The measure is expected to cost the restaurant industry tens if not hundreds of millions in additional overtime pay and prompt some operators to turn supervisory positions into hourly jobs.
The new threshold would take effect Jan. 1.
Despite its anticipated impact, the new trigger exempting salaried employees from time-and-a-half pay will still be less of a blow to employers than the $47,476 threshold that had been proposed by the Obama administration. Adoption of that standard was halted by the U.S. District Court for Eastern Texas in November 2016, and a federal appeals court affirmed the stay about a year later.
Since then, the Department of Labor (DOL) has enforced the old standard, set in 2004, while collecting comments about how much the trigger level should be raised.
“At my confirmation hearings, I committed to an update of the 2004 overtime threshold, and today’s proposal would bring common sense, consistency and higher wages to working Americans,” said DOL Secretary Alexander Acosta.
The proposal does not call for a so-called duties test, or basing a salaried employee’s entitlement to overtime pay on the nature of the work they do. Under that arrangement, restaurant managers could have been entitled to overtime pay regardless of their compensation for work that was not managerial or administrative in nature. Duties tests have been opposed by the restaurant industry because of the complications they would pose in record-keeping and classifying duties within a typical establishment.

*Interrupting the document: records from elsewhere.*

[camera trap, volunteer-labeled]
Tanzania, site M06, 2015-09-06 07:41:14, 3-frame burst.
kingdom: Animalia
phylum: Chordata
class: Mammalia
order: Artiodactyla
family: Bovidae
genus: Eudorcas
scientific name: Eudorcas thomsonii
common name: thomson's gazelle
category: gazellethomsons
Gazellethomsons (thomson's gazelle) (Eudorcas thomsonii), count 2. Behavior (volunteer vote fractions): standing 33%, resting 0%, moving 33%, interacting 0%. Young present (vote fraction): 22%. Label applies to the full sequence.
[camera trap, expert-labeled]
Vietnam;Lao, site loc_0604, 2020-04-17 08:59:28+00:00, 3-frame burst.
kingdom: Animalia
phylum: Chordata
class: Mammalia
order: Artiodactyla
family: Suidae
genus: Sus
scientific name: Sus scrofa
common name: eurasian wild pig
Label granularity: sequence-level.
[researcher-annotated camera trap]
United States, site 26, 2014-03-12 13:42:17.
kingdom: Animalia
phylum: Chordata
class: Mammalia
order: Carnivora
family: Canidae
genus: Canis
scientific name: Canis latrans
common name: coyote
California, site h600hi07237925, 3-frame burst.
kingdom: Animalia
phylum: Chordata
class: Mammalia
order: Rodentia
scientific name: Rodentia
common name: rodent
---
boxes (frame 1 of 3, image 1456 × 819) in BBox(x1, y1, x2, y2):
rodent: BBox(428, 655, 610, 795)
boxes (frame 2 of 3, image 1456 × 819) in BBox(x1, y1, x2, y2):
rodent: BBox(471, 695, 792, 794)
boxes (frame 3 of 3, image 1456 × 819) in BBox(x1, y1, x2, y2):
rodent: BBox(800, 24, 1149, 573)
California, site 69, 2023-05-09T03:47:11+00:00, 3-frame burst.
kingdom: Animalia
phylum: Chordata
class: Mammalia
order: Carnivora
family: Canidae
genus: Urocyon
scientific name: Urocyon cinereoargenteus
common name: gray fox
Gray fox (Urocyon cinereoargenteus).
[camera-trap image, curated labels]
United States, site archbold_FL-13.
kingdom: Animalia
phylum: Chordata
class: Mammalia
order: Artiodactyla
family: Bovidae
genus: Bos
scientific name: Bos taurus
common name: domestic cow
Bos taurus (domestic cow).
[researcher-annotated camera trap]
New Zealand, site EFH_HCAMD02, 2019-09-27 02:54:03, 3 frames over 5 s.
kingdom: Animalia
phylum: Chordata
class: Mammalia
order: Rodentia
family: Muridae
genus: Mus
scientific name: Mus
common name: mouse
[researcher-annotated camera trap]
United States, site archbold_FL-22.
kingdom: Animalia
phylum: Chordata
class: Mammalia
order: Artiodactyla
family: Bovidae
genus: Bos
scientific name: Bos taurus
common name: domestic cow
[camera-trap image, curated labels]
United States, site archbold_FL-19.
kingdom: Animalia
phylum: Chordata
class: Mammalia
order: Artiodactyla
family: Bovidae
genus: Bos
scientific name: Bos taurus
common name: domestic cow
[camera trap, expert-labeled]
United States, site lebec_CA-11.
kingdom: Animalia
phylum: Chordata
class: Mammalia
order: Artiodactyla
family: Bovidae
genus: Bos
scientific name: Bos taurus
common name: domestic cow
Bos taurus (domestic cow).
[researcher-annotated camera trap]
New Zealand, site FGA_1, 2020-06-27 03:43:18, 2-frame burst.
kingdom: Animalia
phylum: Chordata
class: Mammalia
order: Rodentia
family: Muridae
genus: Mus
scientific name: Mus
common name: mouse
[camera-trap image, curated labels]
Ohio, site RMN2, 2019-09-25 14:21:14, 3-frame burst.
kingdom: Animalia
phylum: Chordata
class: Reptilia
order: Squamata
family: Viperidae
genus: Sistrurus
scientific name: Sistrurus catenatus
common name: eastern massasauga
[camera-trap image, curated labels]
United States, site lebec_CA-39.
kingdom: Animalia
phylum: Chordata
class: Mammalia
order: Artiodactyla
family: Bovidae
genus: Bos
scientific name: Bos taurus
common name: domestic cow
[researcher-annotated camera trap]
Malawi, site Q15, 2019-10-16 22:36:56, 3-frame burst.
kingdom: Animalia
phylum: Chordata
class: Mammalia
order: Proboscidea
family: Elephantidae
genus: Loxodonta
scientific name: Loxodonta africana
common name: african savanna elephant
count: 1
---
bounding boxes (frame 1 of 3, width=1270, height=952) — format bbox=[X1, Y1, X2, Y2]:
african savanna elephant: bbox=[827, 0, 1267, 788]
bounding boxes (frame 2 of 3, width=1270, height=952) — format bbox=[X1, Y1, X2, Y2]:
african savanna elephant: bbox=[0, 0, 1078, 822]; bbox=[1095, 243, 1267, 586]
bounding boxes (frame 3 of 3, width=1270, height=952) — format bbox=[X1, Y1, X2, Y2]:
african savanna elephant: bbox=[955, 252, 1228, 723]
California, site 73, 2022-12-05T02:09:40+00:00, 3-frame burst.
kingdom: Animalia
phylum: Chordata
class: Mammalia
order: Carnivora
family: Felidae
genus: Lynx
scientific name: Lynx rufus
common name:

Nor does the proposal call for adjusting the figure in the future to reflect increases in the cost of living, as some had suggested.
"The Department of Labor’s revisions to the rule reflect a thoughtful review process including a Request For Information and a nationwide series of listening sessions allowing the regulated community and stakeholders to offer input on this important federal regulation," Shannon Meade, VP of public policy and legal advocacy for the National Restaurant Association, said in a statement. "The National Restaurant Association supports the Department’s common sense approach to salary increases and the absence of a provision for automatic adjustments. We are continuing to review the proposed rule and will provide a more in-depth analysis in the days to come.”
A similar assessment was offered by the International Franchise Association. Said Matt Haller, SVP of government relations and public policy: “The IFA commends the Department of Labor for issuing a sensible approach to expand overtime eligibility. This move gives business owners across the country the clarity and certainty needed to plan for their future, and many employees more money in their pocketbook. We look forward to supporting DOL to see that this rule moves forward as swiftly as possible.”
DOL will accept public comments on its proposal for 60 days before issuing a final new rule.
Correction:An earlier version of this story gave the threshold amount as $33,308, when in fact the figure is $35,308.